When we flew home on the Friday (actually Good Friday) I had my extensive supply of Refresh Plus eyedrops in case the plane trip caused a problem with dry eyes, but I was pretty OK. Over the week of using the Tobradex I learnt that five minutes after using the antibiotic/steroid you can taste the disgusting substance and looked forward to being able to throw the stuff out after my week 1 checkup.

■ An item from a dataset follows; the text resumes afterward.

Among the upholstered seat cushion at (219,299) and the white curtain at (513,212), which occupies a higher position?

On Tuesday morning I went to my optometrist for the first checkup. She was ecstatic that I’d taken her advice and gone for the surgery. She was hugely interested in what I thought of the clinic and whether I would recommend other people make the trip to KL for surgery and I said that I had no qualms whatsoever. If you hadn’t had to take a taxi in KL traffic to get there, and if outside it hadn’t been as humid as hell, then the clinic could have been in Subiaco or South Perth.

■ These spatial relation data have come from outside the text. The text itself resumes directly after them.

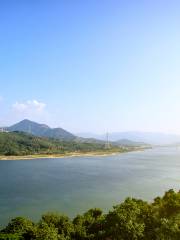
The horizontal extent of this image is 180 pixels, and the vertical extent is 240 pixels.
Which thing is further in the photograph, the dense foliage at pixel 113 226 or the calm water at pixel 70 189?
the calm water at pixel 70 189

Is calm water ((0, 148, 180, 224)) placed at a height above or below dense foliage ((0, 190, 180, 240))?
below

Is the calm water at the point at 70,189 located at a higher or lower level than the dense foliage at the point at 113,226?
lower

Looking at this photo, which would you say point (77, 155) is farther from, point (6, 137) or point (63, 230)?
point (63, 230)

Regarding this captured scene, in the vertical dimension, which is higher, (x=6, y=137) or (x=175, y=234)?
(x=6, y=137)

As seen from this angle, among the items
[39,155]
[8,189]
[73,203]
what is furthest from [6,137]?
[73,203]

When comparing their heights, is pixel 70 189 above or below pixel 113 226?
below

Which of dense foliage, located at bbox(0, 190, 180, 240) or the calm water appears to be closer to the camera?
dense foliage, located at bbox(0, 190, 180, 240)

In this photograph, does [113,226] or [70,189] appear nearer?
[113,226]

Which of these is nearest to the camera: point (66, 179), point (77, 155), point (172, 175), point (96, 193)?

My vision is pretty good most of the time. I’ve noticed that at work my distance vision is almost always fine, it’s my near vision that gets blurry, but I think that the nearsightedness seems to clear up when I’ve had a lot of water to drink, so I’m going to experiment a bit with a sizable early glass of water before my normal immediate massive cup of tea. I’ve also dialled down the brightness on some devices and screens, and would recommend you do that before the surgery in preparation. Along with the brightness I’ve jacked up the default font size of my home and work computer to 125% instead of 100% to compensate for the occasional near sighted moments.  It will take about 1-3 weeks to settle down, and my final eyesight power won’t really be known for 6 months, but I can tell you already; it’s amazing.

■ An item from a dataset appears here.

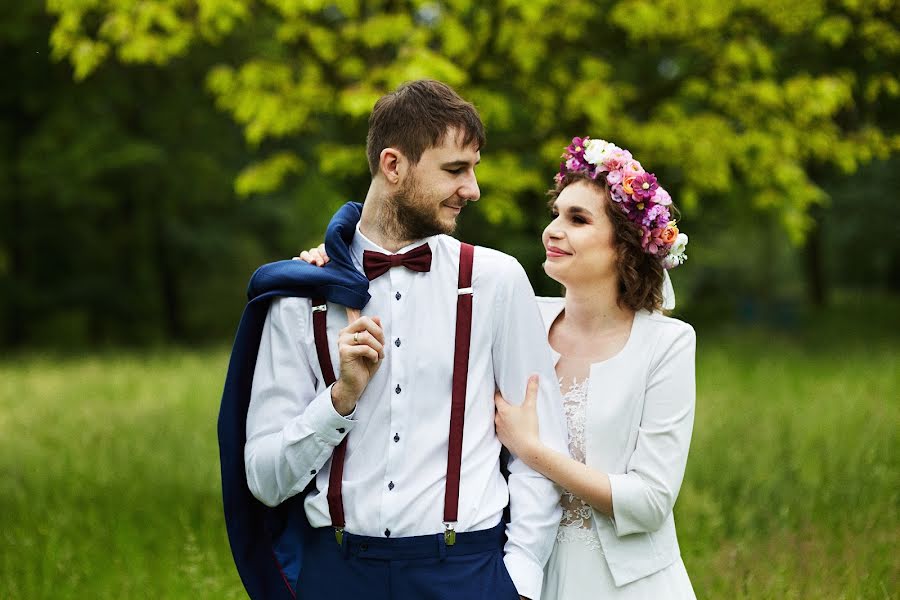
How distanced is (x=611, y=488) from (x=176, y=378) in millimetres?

Another thing I discovered during the process, – and honestly it should have occurred to me earlier – was that you can have different types of surgery on each eye. The pre-surgery instructions had specified that any vision impairment beyond -16 would have to be looked at on a case by case basis. As I was sitting in the preparatory room there were a couple of other patients brought in to have their post-operative care briefing. One was having femto-lasik custom on both eyes, but the other patient was having femto-lasik custom on one eye and the other eye was being operated on using a third laser surgery technique called Advanced Surface Ablation (ASA).

I don’t regret the delay between 2007 and 2015 when I first learnt that I could have the surgery and having it done in 2015; it took that long to gather the courage. If it weren’t for my optometrist, I probably would still wear glasses, and wouldn’t have even thought of having laser surgery done overseas.